Robin se apartó de ella violentamente. Julie todavía insistía en sujetarle.

— Me voy a casa —dijo Robin.

— Si se despierta, es posible que pregunte por ti.

— Oh, sí, es muy probable, estoy seguro.

Julie le miró con dureza.

— Robin, seguramente lo estás pasando peor de lo que yo me imagino. Pero tienes un hijo que necesita ver a su madre y a su hermanita. ¿Quieres hacer el favor de controlarte?

Él le dio la espalda, pero luego se volvió hacia ella.

— ¿Cuánto tiempo hace que lo sabes? Dime, ¿cuánto tiempo hace que estás en el ajo?

Julie tenía la cara crispada.

— Por favor. Sólo estoy aquí dos semanas al año. Siempre me has caído muy bien, Robin. Pero ella es mi amiga. Es la única amiga que me queda en el mundo.

— Oh, qué tierno…

Julie le agarró del brazo.

— ¡Robin, por Dios! ¿Por qué no te lo guardas para cuando ella esté mejor? Escúchame, si hubieras querido hablar un momento conmigo, te lo habría dicho: ella no lloró cuando todos nosotros lo hicimos. Si hubieras querido saber qué era lo que le pasaba, yo te habría dicho que no la juzgaras con demasiada severidad. Porque mientras todos los demás sufríamos nuestro duelo, ella estaba atontada, y se ha pasado varios años sin reaccionar. Dale un poco de tiempo. Ahora está en cuidados intensivos. Ya tendrás tiempo de sobras para dar voces.

El se soltó.

— ¡Malditos mentirosos, todos! Me voy. Dile que no quiero verle aquí cuando vuelva.
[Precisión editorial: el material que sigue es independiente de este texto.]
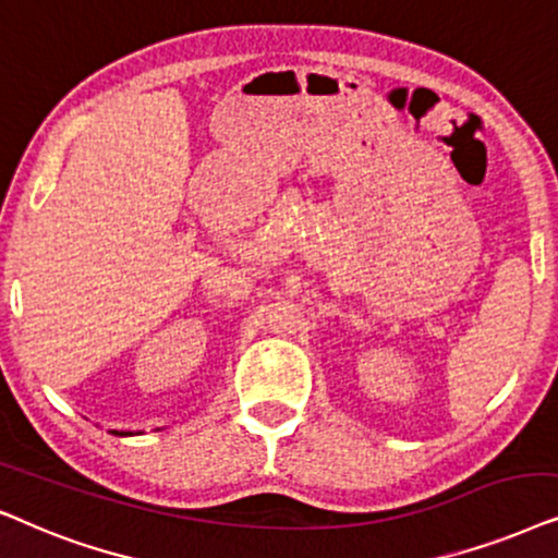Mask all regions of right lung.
I'll return each instance as SVG.
<instances>
[{"instance_id": "right-lung-1", "label": "right lung", "mask_w": 558, "mask_h": 558, "mask_svg": "<svg viewBox=\"0 0 558 558\" xmlns=\"http://www.w3.org/2000/svg\"><path fill=\"white\" fill-rule=\"evenodd\" d=\"M111 434H117V436H128L130 430H111Z\"/></svg>"}]
</instances>
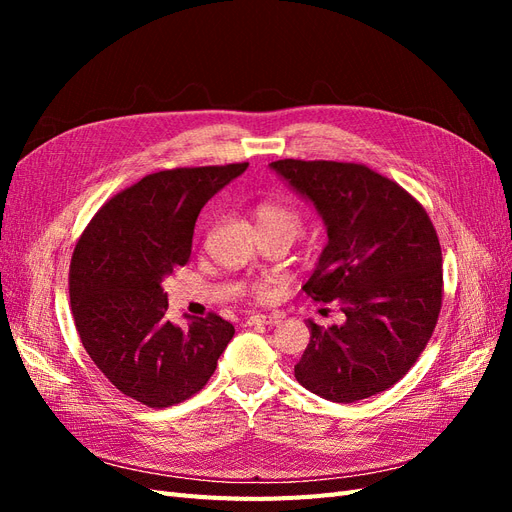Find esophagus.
<instances>
[{"label": "esophagus", "mask_w": 512, "mask_h": 512, "mask_svg": "<svg viewBox=\"0 0 512 512\" xmlns=\"http://www.w3.org/2000/svg\"><path fill=\"white\" fill-rule=\"evenodd\" d=\"M280 322V316H265V314H252L245 320V324H267V327H273V324Z\"/></svg>", "instance_id": "34e87169"}]
</instances>
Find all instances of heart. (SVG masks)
Returning <instances> with one entry per match:
<instances>
[{
	"label": "heart",
	"mask_w": 512,
	"mask_h": 512,
	"mask_svg": "<svg viewBox=\"0 0 512 512\" xmlns=\"http://www.w3.org/2000/svg\"><path fill=\"white\" fill-rule=\"evenodd\" d=\"M256 220L260 228H280L294 239L299 228H301V218L294 207L282 205V203H265L256 209ZM258 292H265V286H258Z\"/></svg>",
	"instance_id": "heart-1"
}]
</instances>
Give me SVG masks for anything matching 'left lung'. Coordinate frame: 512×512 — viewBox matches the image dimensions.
Segmentation results:
<instances>
[{
	"mask_svg": "<svg viewBox=\"0 0 512 512\" xmlns=\"http://www.w3.org/2000/svg\"><path fill=\"white\" fill-rule=\"evenodd\" d=\"M269 168L327 228L303 290L318 303L339 299L346 314L329 329L307 320L294 378L337 404L391 389L427 346L442 307V252L429 215L363 164L277 160Z\"/></svg>",
	"mask_w": 512,
	"mask_h": 512,
	"instance_id": "left-lung-1",
	"label": "left lung"
}]
</instances>
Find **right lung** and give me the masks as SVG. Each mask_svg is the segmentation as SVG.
<instances>
[{"mask_svg": "<svg viewBox=\"0 0 512 512\" xmlns=\"http://www.w3.org/2000/svg\"><path fill=\"white\" fill-rule=\"evenodd\" d=\"M247 162L153 173L94 215L74 247L70 307L81 342L117 389L168 408L203 389L235 327L220 316L166 318L164 280L190 260L200 209Z\"/></svg>", "mask_w": 512, "mask_h": 512, "instance_id": "add662e5", "label": "right lung"}]
</instances>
— Díselo tú —replicó Julie—. ¿Quién te has creído que soy?

Entonces Robin se fue, dejó el coche en el aparcamiento y regresó a su casa a pie. Por el camino, bajo la nieve, se dio cuenta de que ya no sentía dolor ni remordimientos.

— ¡Maldita sea! —murmuraba mientras daba patadas a la nieve—. ¡Maldita sea!

El aire frío le hizo recobrar parte de la sensatez, aunque no atenuó su rabia. Casi corría. Lo único que quería era hacerle daño a ella, hacerle daño hasta que llorara, hasta que chillara de dolor.

Cuando llegó a su casa, vio el Camaro de Tully, cubierto de nieve, y entonces supo lo que tenía que hacer. Sin pararse a pensarlo, se abalanzó hacia el coche y buscó su propio juego de llaves.

Tenía que irse a alguna parte. No podía dejar que su hijo viera cómo perdía los estribos.

Suena muy racional, ¿verdad?, pensó mientras intentaba arrancar. Tenía que huir a alguna parte porque no quería que Boomerang le viera. Sonaba muy sensato. Entonces, ¿por qué no paraba el motor y entraba en su casa?

Sacó el Camaro al camino. Las ruedas patinaron un poco. Robin advirtió que la calefacción no funcionaba bien. Se dirigió al aparcamiento de Frito-Lay, un sitio donde Tully y él iban a hacer el amor hacía años. Cuando llegó, se apeó de inmediato y pensó en Tully. Y gritó. Era domingo, el aparcamiento estaba vacío y Robin chilló y chilló. Corrió alrededor del coche, gritando cosas que olvidó en seguida, dio patadas al coche y a la nieve.

Exhausto, pero todavía furioso e incontrolado, Robin abrió el Camaro y buscó en el asiento trasero el tubo de hierro que hacía llevar a Tully por si acaso. Ella no lo había necesitado hasta entonces. Pero en ese momento, él si lo necesitaba.